Une vague de chaleur sans précédent touche actuellement plusieurs pays européens, avec des températures atteignant des niveaux records. Le Royaume-Uni et la France sont particulièrement concernés par ce phénomène météorologique, qui illustre l’impact croissant du changement climatique sur le continent.
EN BREF
- Record de chaleur à Londres avec 34,8°C, le plus haut pour un mois de mai.
- Alertes canicule en France, notamment en Bretagne et dans le Gard.
- Des décès liés à la chaleur signalés lors d’événements sportifs en France.
Le 23 mai 2026, à Kew Gardens, un parc botanique de Londres, le mercure a grimpé jusqu’à 34,8°C, établissant un nouveau record pour le mois de mai. Ce dépassement de 2°C par rapport à l’ancienne marque de 32,8°C, enregistrée en 1922 et 1944, a été confirmé par le Met Office, qui a précisé que des températures aussi élevées seraient généralement associées à la période estivale.
Greg Dewhurst, météorologue au Met Office, a souligné que ce niveau de chaleur est bien au-dessus des normales saisonnières, qui devraient se situer autour de 17 à 18 degrés à Londres. Ce phénomène est attribué à un afflux d’air chaud en provenance d’Afrique du Nord, piégé sous un puissant anticyclone. Les experts s’accordent à dire que le changement climatique d’origine humaine intensifie ces événements météorologiques extrêmes.
« Nous observons de plus en plus d’extrêmes, non seulement au Royaume-Uni, mais partout dans le monde, avec de plus en plus de records battus, et de plus en plus souvent », a déclaré Greg Dewhurst, ajoutant que cela constitue un indicateur alarmant du changement climatique en cours.
Les réactions des citoyens face à cette chaleur inhabituelle varient. Chloe O’Brien Cuminsky, une jeune Irlandaise croisée dans le parc St James près du palais de Buckingham, a exprimé son étonnement : « On se croirait en Espagne. C’est bien d’avoir du beau temps, mais quand on pense au changement climatique, ce n’est pas si bien. » Lindy Brand-daloze, une Australienne résidant à Londres, a quant à elle appelé à une prise de conscience collective face à cette situation inquiétante.

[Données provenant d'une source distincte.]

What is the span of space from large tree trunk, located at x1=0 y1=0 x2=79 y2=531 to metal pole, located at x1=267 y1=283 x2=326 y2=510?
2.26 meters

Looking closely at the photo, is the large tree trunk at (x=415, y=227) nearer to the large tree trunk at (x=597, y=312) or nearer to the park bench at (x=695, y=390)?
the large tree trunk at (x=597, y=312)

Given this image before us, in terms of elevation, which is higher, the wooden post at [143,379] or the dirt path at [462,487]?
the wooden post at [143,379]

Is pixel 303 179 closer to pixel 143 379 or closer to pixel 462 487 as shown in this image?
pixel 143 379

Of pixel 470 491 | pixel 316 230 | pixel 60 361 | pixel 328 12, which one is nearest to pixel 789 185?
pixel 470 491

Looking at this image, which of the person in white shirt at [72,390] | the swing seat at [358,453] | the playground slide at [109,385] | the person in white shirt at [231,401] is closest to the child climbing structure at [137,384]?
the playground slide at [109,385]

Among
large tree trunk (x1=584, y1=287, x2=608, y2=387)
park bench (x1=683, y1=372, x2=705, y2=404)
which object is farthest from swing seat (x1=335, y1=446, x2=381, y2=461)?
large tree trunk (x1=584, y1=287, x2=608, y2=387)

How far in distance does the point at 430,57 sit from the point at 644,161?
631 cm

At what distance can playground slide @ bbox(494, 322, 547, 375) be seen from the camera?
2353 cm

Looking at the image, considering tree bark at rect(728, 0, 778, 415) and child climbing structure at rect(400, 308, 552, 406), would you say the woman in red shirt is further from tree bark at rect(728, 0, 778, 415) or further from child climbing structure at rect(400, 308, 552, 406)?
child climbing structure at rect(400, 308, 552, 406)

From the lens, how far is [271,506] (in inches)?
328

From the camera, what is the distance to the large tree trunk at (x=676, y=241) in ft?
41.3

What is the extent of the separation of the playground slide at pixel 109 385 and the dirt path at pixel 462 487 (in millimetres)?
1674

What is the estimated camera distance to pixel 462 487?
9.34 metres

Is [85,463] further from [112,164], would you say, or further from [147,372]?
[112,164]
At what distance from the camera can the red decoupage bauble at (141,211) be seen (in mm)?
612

En France, la canicule s’est également fait ressentir, notamment à Rennes, où Danièle Dupont, 74 ans, a été surprise par des températures élevées pour un mois de mai. « Je vais fermer les volets. Je ne vais pas sortir cet après-midi », a-t-elle déclaré. De plus, dans le Gard, Jean-Louis Portal, viticulteur, prévoit un début des vendanges pour début août, en avance par rapport aux années précédentes.
Le prévisionniste François Gourand de Météo-France a indiqué que cet épisode de chaleur devrait persister jusqu’au week-end. Huit départements français ont été placés en vigilance orange canicule, le deuxième niveau d’alerte. Le ministère des Sports a également émis des recommandations pour une vigilance accrue lors de la pratique sportive durant cette période.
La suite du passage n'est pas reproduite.